September 5, 2014

Offside - Interfering with Play

Interfering with play is one of three main criteria that determine whether an offside position, which is not punishable in itself, becomes active and therefore punishable. In most of the cases when offside offenses occur, interfering with play is the reason.


Interfering with play means playing or touching the ball passed or touched by a team-mate. A player who has initially been in an offside position and is interfering with play is guilty of offside offence.

CLIP 1 - Interfering with play



Interpretation:
A player in an offside position receives the ball from a pass by his team-mate and plays it. He is therefore deemed to be interfering with play and the goal is correctly disallowed for offside offence.

CLIP 2 - Interfering with play



Interpretation:
A player passes the ball through the defensive line. Only one team-mate, who is in an offside position, is able to receive the ball in order to play it in a 1v1 duel with the goalkeeper. In such cases, the mere observations that a) there is no other attacker able to play the ball and that b) there is a very high likelihood that the player will definitely play the ball justify that the assistant referee raises his flag before the player touches the ball at all. He must be deemed to be interfering with play.


Even though the Laws of the Game do not explicitly say it, UEFA has given the following guidelines to their referees and assistant referees (even though, as usual, most assistant referees did not receive these guidelines...):

Referees and assistant referees should be aware that interfering with play means not only playing or touching the ball but also can include attempting to play the ball.
An attacker, who clearly attempts to play the ball, must be deemed to be interfering with play.

CLIP 3 - Attempting to play the ball (Interfering with Play)



Interpretation:
This clip should make you understand what attempting to play the ball means and when such an attempt should be considered as interfering with play.
The ball is played on the left wing and an attacking player passes it towards the area directly in front of the opponents' goal. Another attacker clearly attempts to play the ball in order to score a goal. He is in an offside position at the moment of the pass and should be adjudged to be in a punishable offside position. He is interfering with play given the clear attempt to play the ball. As he is not impeding the movement or actions of the goalkeeper in a significant manner, this clip is no example of challenging an opponent for the ball.

CLIP 4 - Attempting to play the ball (Interfering with Play)



Interpretation:
A player in an offside position clearly attempts to play the ball. Normally, he should be considered as interfering with play for this reason. That's why the assistant referee can raise his flag for offside offence. However, as the ball is travelling towards the goalline with medium pace and there is no player who can reach it anymore, it is acceptable to avoid this unnecessary stoppage - also considering that the goal-kick that will re-start play is quite equivalent to an indirect free-kick from the position where the infringement has occurred.

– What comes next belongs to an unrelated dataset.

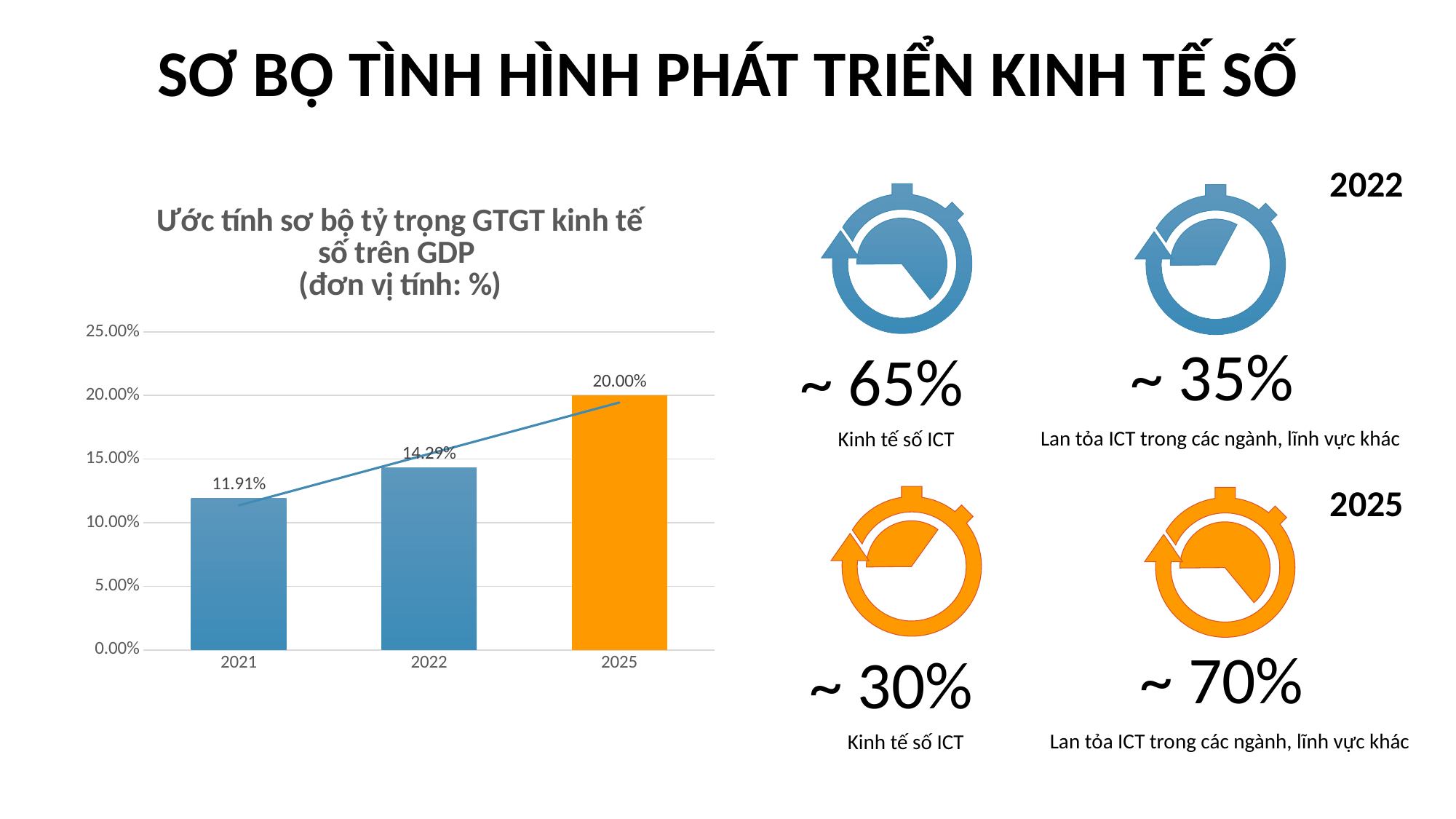
What is the difference between the values for 2022 and 2021 in the bar chart? 2.38% How many years are shown on the x axis of the bar chart? 3 Which year has the lowest value in the bar chart? 2021 What is the value for 2025 in the bar chart? 20.00% What kind of chart is shown on the slide? bar chart What is the value for 2022 in the bar chart? 14.29% Do the values in the bar chart rise or fall from 2021 to 2025? rise What is the difference between the values for 2025 and 2021 in the bar chart? 8.09% What is the value for 2021 in the bar chart? 11.91% Is the value for 2022 in the bar chart greater or less than 15.00%? less Which is larger in the bar chart, the value for 2022 or the value for 2021? 2022 Which year has the highest value in the bar chart? 2025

CLIP 5 - Not attempting to play the ball (Not Interfering with Play)



Interpretation:
An attacker in an offside position is not interfering with any opponent. He is not interfering with play either: he makes no attempt to play the ball and does not touch it. His movement and body posture even indicate that he intends to stay away from the ball. The goal is correctly allowed to stand as there is no offside offence.


Reference to other posts

Interfering with play is closely linked to the wait-and-see-technique. Assistant referees must be reminded on their duty to wait and see whether a player, who is in an offside position, really becomes involved in active play by interfering with play (or by interfering with an opponent, or by gaining an advantage by being in that position). If there are many players who can potentially play or touch the ball, you should keep your flag down until it is absolutely clear who plays, touches or attempts to play the ball.

Assistant referees can raise their flag earlier than usual if it is absolutely clear that the player in an offside position is the only player going for the ball and will very likely interfere with play. Examples of that are shown in the wait-and-see-technique-thread - but also Clip 2 is an example of that.

Interfering with play is linked to gaining an advantage by being in that position. Players who receive the ball from a rebound off, deflection or a deliberate save by an opponent and then play, touch or attempt to play the ball, are to be penalized for offside offence (as outlined in the other threads).


This post will stay dynamic, subject to changes, adaptions and additional videos. So you might benefit from having a look into it from time to time! 

2 Comments:

  1. http://www.skysportaustria.at/runde/ersteliga-2014-08/
    (from 2:00)
    Interfering with play or not?

    ReplyDelete
    Replies
    1. Difficult. He has little chance to reach that ball but you can argue that he at least attempted to play it.
      However this could be considered as challenging the goalkeeper for the ball, having an impact on his ability to play the ball (a new guideline, expect a post tomorrow). But also in this case this would be rather borderline. Good video example.